European case law currently places a duty on employers to comply with increased record-keeping requirements by recording all daily working hours of all workers, including in relation to the right to minimum daily rest breaks, weekly rest periods and the limit on the maximum weekly working time.

To reduce the administrative burden on employers, the Draft Regulations require employers to keep “adequate” records of the hours worked by staff to demonstrate compliance with the limits on working time as provided for under the WTR 1998.


The Draft Regulations are intended to take effect from 1 January 2024.

Many of the changes, will come as welcome news for most employers and will bring some clarity to common issues. A more streamlined process for the calculation of holiday pay for part-year and irregular hours workers should be seen as positive for employers, as too will the proposal to extend the circumstances under TUPE in which businesses can inform and consult directly with their employees. However, there is still uncertainty over the calculation of “normal remuneration” and whether payments such as annual bonuses should be included in the calculation.

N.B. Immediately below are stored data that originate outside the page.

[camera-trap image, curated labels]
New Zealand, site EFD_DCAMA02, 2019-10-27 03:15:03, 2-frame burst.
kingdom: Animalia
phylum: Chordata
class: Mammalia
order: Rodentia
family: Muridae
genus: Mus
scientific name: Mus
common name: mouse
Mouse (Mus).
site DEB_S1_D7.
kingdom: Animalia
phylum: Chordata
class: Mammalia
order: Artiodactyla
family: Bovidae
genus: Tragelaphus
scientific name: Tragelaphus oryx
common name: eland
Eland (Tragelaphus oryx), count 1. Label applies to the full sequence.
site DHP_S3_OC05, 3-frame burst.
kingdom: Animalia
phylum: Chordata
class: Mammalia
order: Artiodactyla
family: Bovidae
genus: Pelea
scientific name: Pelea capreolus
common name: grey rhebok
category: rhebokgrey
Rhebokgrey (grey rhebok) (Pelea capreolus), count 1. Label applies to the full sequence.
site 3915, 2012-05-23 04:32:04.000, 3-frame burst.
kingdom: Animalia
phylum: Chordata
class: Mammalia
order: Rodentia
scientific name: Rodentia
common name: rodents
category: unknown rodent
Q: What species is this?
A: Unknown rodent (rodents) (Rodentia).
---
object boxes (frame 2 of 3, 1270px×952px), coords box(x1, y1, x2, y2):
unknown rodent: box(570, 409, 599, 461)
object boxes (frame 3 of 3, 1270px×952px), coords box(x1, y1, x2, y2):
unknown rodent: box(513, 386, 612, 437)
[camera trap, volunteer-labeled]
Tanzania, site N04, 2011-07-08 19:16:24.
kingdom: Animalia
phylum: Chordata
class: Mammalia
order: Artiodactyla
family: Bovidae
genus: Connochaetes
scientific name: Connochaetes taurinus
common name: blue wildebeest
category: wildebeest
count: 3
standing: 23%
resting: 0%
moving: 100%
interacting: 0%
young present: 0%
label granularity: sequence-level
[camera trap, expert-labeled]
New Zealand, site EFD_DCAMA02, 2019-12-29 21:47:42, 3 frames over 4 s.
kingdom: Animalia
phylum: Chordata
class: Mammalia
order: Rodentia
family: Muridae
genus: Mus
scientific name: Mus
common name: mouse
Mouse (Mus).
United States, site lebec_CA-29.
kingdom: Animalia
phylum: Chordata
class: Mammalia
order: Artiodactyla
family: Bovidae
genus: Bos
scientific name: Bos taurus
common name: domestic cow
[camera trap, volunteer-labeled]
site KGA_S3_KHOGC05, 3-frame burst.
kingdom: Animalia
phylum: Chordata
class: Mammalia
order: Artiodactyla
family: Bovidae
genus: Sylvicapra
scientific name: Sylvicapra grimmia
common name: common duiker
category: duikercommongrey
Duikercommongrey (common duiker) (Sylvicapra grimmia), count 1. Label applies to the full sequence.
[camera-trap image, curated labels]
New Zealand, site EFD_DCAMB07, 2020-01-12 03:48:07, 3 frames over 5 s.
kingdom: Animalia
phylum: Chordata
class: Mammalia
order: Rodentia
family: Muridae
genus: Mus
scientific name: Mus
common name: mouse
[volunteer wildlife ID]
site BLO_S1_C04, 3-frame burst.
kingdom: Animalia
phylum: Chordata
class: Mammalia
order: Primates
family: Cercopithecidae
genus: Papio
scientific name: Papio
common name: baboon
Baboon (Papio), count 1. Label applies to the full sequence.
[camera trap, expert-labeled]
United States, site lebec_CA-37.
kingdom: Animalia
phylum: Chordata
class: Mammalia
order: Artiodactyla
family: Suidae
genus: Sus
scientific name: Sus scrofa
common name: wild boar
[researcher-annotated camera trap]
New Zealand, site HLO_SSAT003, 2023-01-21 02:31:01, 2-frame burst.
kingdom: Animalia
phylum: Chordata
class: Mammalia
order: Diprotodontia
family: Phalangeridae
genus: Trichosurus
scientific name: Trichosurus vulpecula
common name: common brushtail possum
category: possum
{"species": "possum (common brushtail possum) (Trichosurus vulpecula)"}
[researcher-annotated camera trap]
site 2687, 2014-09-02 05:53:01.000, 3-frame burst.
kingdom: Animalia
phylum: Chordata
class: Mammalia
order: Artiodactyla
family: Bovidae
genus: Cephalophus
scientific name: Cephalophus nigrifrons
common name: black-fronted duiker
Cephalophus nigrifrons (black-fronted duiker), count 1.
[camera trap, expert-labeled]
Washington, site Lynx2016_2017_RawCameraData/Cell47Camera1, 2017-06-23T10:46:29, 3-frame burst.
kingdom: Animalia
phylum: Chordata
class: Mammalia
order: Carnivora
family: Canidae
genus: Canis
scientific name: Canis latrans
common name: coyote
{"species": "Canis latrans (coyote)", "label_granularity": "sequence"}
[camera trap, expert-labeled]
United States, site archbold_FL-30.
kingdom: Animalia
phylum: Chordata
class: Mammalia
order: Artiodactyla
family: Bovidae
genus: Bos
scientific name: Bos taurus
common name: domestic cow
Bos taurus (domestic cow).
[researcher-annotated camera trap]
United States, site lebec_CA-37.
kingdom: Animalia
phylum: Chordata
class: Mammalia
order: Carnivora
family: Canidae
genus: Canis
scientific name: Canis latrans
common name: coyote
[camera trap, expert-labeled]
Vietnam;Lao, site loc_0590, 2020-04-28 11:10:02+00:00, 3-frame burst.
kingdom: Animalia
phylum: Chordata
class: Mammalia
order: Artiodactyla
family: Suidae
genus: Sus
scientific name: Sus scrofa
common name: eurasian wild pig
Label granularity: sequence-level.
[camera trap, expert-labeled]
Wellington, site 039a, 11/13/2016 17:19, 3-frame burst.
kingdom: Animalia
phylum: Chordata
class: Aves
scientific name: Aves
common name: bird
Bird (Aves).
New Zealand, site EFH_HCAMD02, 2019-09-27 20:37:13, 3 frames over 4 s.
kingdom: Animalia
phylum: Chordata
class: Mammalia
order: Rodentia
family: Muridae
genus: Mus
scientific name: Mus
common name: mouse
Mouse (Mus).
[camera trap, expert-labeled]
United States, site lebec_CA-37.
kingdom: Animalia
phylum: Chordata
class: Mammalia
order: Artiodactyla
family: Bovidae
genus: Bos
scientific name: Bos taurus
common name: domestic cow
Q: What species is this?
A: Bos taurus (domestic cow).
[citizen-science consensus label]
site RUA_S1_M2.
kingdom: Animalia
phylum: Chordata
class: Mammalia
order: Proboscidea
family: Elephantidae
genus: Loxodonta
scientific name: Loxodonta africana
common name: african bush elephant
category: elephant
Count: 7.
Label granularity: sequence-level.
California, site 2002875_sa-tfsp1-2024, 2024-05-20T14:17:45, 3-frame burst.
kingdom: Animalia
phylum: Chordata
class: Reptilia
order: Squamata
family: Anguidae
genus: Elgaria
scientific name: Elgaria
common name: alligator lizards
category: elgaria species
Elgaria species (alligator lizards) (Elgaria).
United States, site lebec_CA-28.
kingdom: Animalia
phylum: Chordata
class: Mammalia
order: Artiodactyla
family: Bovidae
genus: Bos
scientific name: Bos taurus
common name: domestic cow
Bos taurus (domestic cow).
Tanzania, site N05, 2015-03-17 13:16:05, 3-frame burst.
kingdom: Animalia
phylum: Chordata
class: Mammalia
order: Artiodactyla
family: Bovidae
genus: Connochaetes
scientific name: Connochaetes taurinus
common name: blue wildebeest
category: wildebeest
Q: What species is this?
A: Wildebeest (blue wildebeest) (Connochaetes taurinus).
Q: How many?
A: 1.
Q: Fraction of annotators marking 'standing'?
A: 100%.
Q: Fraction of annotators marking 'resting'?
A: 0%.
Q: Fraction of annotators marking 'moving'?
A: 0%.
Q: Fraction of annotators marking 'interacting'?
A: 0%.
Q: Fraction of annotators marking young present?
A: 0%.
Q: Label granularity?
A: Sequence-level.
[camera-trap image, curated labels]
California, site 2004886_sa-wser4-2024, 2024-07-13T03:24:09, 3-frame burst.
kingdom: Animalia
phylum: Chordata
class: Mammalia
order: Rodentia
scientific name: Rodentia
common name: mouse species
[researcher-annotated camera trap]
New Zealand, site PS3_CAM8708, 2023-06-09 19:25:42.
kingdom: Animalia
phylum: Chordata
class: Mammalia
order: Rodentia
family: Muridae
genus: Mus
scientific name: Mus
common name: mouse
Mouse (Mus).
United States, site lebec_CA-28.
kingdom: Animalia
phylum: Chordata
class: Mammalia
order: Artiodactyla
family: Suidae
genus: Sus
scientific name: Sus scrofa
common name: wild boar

The Government anticipates that record-keeping reforms will result in an annual saving to business of £1.2 billion a year, holiday pay reforms will produce an annual saving to business of £74.7 million a year, and the amendments to TUPE will provide a “small admin saving” for businesses. It remains to be seen if this will happen in practice.

Employers should take steps now to :-

  • review and update their policies and procedures relating to annual leave and pay if they have part year or irregular hours workers;
  • review holiday pay calculations generally and ensure that they comply with the requirement to pay “normal remuneration”;
  • review and update policies on holiday carry over; and
  • review and update their practices on record keeping for working time.